Here the integral uses only a subset of supports whereas the infinite variables is transcribed using all of the supports. I also have a plot for that, but I am not exactly happy with it at the moment: image

This will not happen if we let the integral do all the supports and no supports are defined explicitly:

@infinite_parameter(m, t in [0, 10])
@infinite_variable(m, u(t))
@objective(m,Min,integral(u^2, t,eval_method=Quadrature))

Then we get the same supports for the infinite variable and the integral:

supports(t) ###gives: [0.130467357414, 0.674683166555, 1.6029521585, 2.83302302935, 4.25562830509, 5.74437169491, 7.16697697065, 8.3970478415, 9.32531683344, 9.86953264259]
transcription_variable(u)  ###VariableRef[u(support: 1), u(support: 2), u(support: 3), u(support: 4), u(support: 5), u(support: 6), u(support: 7), u(support: 8), u(support: 9), u(support: 10)]
objective_function(mBT1) ###gives  0.33335672154344104 u(support: 1)² + 0.7472567457529024 u(support: 2)² + 1.0954318125799103 u(support: 3)² + 1.346333596549982 u(support: 4)² + 1.4776211235737642 u(support: 5)² + 1.4776211235737642 u(support: 6)² + 1.346333596549982 u(support: 7)² + 1.0954318125799103 u(support: 8)² + 0.7472567457529024 u(support: 9)² + 0.33335672154344104 u(support: 10)²

Therefore, using quadratures other than trapezoid requires a bit of care if there are user-defined supports in the problem.
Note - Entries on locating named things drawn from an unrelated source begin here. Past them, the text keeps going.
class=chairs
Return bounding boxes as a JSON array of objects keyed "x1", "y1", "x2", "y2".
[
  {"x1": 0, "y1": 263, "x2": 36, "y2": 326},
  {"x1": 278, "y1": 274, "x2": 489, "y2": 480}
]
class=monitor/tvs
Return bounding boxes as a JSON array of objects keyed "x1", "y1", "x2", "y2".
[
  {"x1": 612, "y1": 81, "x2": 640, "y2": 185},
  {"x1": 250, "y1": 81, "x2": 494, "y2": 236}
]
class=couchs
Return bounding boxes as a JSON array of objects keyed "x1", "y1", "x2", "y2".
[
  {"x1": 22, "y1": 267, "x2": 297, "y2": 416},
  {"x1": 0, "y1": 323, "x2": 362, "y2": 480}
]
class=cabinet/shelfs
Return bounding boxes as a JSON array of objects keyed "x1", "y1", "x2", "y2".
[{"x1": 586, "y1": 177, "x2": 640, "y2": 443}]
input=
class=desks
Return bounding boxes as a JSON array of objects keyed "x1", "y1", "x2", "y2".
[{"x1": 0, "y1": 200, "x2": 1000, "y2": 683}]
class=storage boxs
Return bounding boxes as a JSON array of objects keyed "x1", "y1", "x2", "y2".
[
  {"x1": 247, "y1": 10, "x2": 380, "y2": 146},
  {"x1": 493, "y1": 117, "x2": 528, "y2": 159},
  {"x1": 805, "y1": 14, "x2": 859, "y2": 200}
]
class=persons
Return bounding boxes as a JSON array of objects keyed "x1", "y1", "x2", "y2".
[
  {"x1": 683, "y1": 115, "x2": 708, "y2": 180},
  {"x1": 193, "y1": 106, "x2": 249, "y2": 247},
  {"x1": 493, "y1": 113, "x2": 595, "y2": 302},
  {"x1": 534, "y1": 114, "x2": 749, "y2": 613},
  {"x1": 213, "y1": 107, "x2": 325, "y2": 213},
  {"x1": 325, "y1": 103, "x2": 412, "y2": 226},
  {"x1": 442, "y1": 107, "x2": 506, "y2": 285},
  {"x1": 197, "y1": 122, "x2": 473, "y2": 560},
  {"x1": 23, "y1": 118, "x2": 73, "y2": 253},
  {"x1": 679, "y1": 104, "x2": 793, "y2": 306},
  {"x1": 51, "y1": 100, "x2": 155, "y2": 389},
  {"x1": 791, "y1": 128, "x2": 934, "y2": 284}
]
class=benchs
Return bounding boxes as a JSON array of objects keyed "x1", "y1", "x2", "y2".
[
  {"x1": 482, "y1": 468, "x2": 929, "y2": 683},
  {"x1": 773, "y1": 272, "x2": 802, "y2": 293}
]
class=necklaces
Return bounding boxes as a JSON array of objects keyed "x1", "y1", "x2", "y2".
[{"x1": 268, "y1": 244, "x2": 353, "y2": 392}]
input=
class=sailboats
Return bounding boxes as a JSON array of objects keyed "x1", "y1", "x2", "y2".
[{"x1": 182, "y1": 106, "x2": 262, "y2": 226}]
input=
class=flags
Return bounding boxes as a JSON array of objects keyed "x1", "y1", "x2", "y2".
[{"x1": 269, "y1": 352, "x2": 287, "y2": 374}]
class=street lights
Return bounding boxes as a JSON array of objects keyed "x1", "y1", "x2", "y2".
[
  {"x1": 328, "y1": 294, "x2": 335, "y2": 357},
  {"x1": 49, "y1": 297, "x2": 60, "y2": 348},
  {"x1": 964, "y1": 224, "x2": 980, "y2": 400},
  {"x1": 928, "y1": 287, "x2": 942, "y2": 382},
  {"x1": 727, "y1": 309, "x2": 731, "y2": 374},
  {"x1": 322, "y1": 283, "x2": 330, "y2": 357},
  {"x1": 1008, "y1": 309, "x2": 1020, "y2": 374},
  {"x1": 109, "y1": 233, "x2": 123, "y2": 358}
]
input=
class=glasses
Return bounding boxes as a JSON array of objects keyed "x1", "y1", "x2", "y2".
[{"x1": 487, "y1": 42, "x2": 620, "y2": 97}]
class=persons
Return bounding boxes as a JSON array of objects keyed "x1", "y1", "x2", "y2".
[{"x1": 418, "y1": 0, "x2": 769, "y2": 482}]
This explanation would take care of the issue that I ran into with the optimal control example - there are user defined supports because of the waypoints, so using a quadrature other than trapezoid is not straightforward.

The explanation is quite a mouthful, so let me know what you think and I can work on including it in the documentation (without the plot, unless I come up with something nicer).

pulsipher commented 3 years ago

I am glad I could clear things up. (I'll edit the title of this issue as a question accordingly for others to find)

With regard to contributing a method(s) to account for user-defined supports, I agree that this is a worthwhile addition. Discussion on this further can be done in #86 where Tillmann has kindly provided the basic mathematical information for us.

With regard to the proposed documentation contribution, I think that would be a great addition! I suggest placing this contribution on the measure page within the "Evaluation Methods" section in its own subsection called "A Note on Support Management." The above draft looks like a good starting point to me. I would also suggest mentioning this behavior is also true when using MC sampling to evaluate an integral. Once you have a contribution ready (or close to ready), kindly make a pull request and we can continue the conversation there.

pulsipher commented 3 years ago

As an update, with #114 we now have a finite element Lobatto quadrature method FEGaussLobatto() that decomposes the integral over finite elements dictated by user-defined supports to avoid the confusion discussed above. This is also the new default for finite intervals when Quadrature() is specified.